Eastern Washington National Wildlife Refuges

Eastern WA offers some of the most unique landscapes in the state, from shrub-steppe and desert wetlands, to Channeled Scablands and ponderosa pine forests. Managed by the U.S. Fish & Wildlife Service, these refuges provide habitat for migrating birds, elk, beavers, ground squirrels and many other species.   

Sculpted by Nature

These diverse Eastern Washington landscapes were shaped by ancient forces of water, ice, and fire. Today, prescribed burning continues to be an important tool for managing these areas and providing essential habitat for wildlife.

Managed for Habitat

The Mid-Columbia Wildlife Refuge Complex is a series of wildlife refuges across Eastern Washington and Oregon providing important habitat for Washington’s shrub steppe and desert wildlife, as well as being an important stopover places for migratory birds, including lesser sandhill cranes — a long-lived bird with high loyalty to chosen stopover sites. At Columbia National Wildlife Refuge, land managers conduct prescribed burns along the edges of wetland areas to reduce organic materials and promote growth of new grasses, an important food source for the energetic demands of the migrating cranes. 

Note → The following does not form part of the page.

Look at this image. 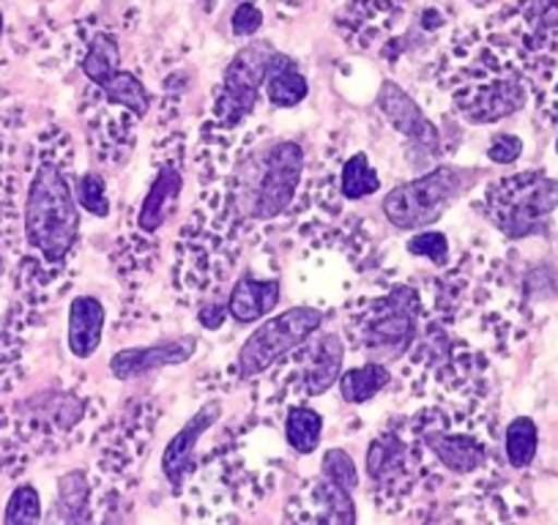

"Crane use has been more consistent due to the yearly prescribed fire treatments that maintain open habitat for this long-lived migratory bird."

— Heidi Newsome, Mid-Columbia River National Wildlife Refuge Complex Biologist

Building Partnerships

Partnerships are essential to completing prescribed burning across the National Wildlife Refuges of Eastern Washington. At the Inland Northwest National Wildlife Refuge Complex local fire districts, the National Park Service, Bureau of Land Management and the U.S. Forest Service regularly assist with projects. This work has extended into important training opportunities with students at the University of Idaho and other partners. 

Engaging the Public

Just south of Spokane, sits Turnbull National Wildlife Refuge, a unique refuge in the channeled scablands area of eastern Washington. Here the desert sagebrush transitions towards ponderosa pinealongside pocket wetlands. Within this refuge the Pine Creek Auto Tour takes visitors — about 60,000 to 70,000 per year — through the refuge and its diversity of habitats. Along the way, educational signs explain the benefits of prescribed burning in maintaining the landscapes in front of them.